Image-caption web data:
══════════════════════════════

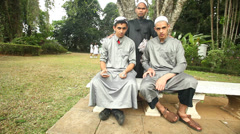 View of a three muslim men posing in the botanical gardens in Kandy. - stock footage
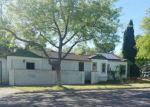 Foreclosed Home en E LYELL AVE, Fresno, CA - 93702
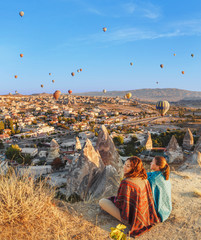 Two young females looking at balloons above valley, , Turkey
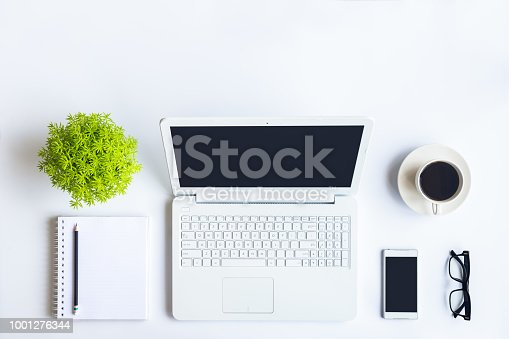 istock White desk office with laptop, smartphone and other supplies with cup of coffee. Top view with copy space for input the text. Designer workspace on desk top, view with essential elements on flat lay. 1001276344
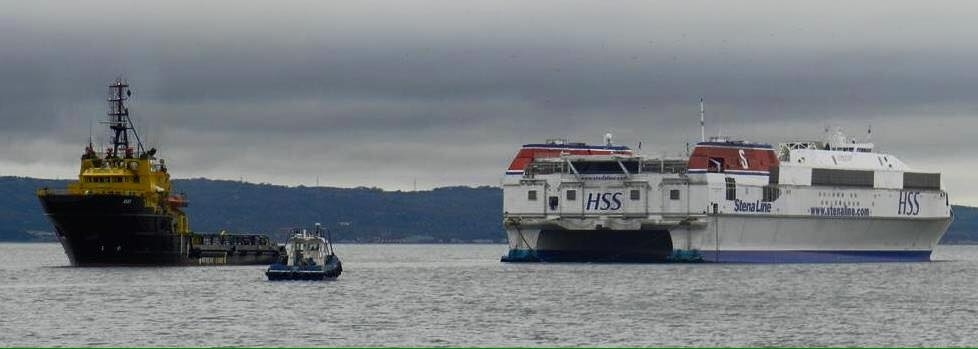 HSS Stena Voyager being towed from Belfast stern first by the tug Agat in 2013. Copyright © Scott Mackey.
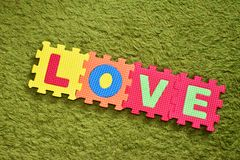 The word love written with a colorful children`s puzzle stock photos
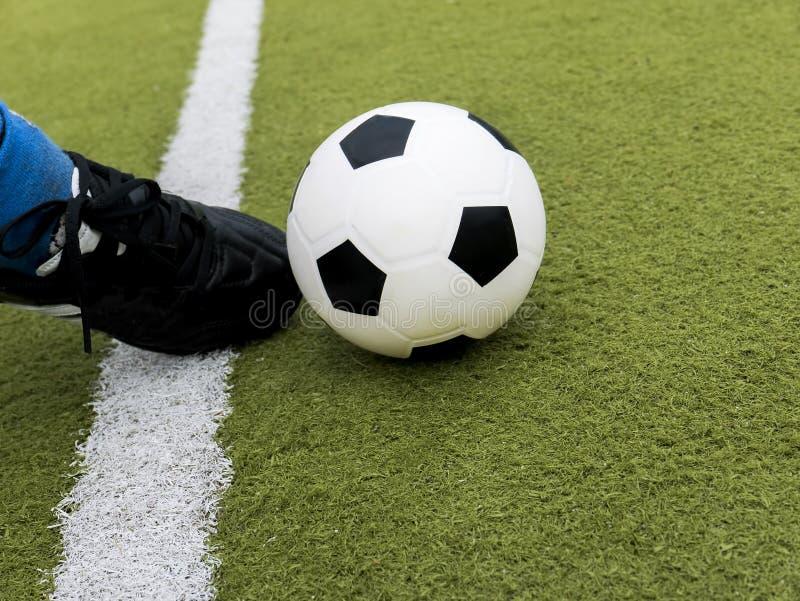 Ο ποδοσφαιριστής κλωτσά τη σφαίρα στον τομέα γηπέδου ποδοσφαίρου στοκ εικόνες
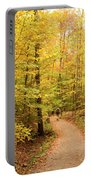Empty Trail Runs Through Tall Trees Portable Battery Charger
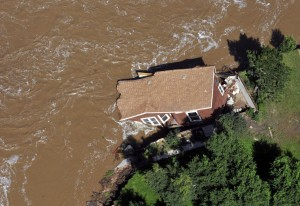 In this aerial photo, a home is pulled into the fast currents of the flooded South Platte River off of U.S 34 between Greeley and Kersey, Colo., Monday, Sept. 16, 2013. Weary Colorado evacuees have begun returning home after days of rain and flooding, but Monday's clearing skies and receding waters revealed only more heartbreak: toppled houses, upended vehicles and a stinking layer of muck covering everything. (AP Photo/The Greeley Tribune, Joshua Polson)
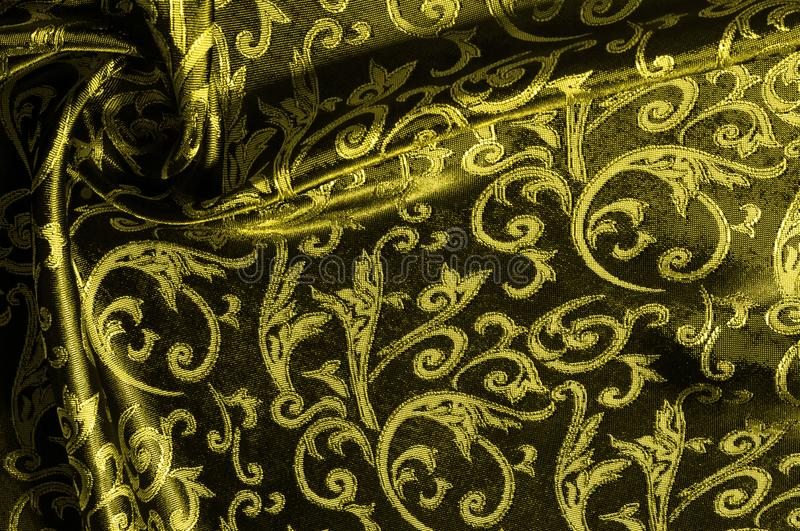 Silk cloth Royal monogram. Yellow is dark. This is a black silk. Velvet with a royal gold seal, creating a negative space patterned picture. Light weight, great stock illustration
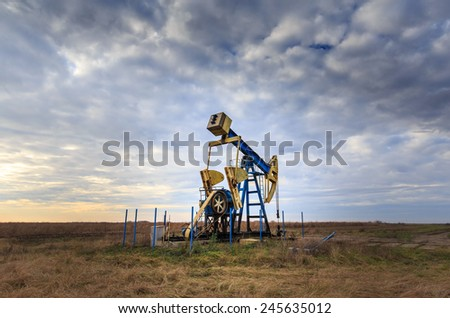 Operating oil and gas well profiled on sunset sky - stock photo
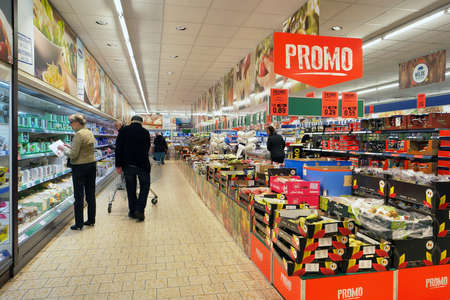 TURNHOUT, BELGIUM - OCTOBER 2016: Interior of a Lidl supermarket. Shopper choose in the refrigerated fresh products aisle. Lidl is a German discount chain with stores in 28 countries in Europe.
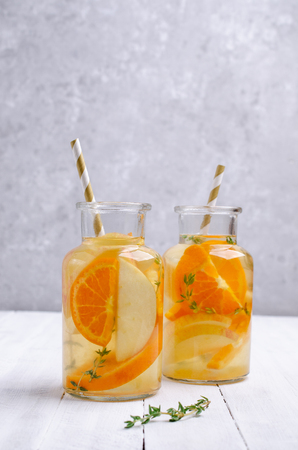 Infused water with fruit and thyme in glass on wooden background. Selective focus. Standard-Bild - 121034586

══════════════════════════════

## DIRECTIONS
Could you write out again, exactly, the lines from the line containing "HSS Stena Voyager" through the last line of the records above? Leave out the pictures.

## RESULT
 HSS Stena Voyager being towed from Belfast stern first by the tug Agat in 2013. Copyright © Scott Mackey.
 The word love written with a colorful children`s puzzle stock photos
 Ο ποδοσφαιριστής κλωτσά τη σφαίρα στον τομέα γηπέδου ποδοσφαίρου στοκ εικόνες
Empty Trail Runs Through Tall Trees Portable Battery Charger
 In this aerial photo, a home is pulled into the fast currents of the flooded South Platte River off of U.S 34 between Greeley and Kersey, Colo., Monday, Sept. 16, 2013. Weary Colorado evacuees have begun returning home after days of rain and flooding, but Monday's clearing skies and receding waters revealed only more heartbreak: toppled houses, upended vehicles and a stinking layer of muck covering everything. (AP Photo/The Greeley Tribune, Joshua Polson)
 Silk cloth Royal monogram. Yellow is dark. This is a black silk. Velvet with a royal gold seal, creating a negative space patterned picture. Light weight, great stock illustration
 Operating oil and gas well profiled on sunset sky - stock photo
 TURNHOUT, BELGIUM - OCTOBER 2016: Interior of a Lidl supermarket. Shopper choose in the refrigerated fresh products aisle. Lidl is a German discount chain with stores in 28 countries in Europe.
 Infused water with fruit and thyme in glass on wooden background. Selective focus. Standard-Bild - 121034586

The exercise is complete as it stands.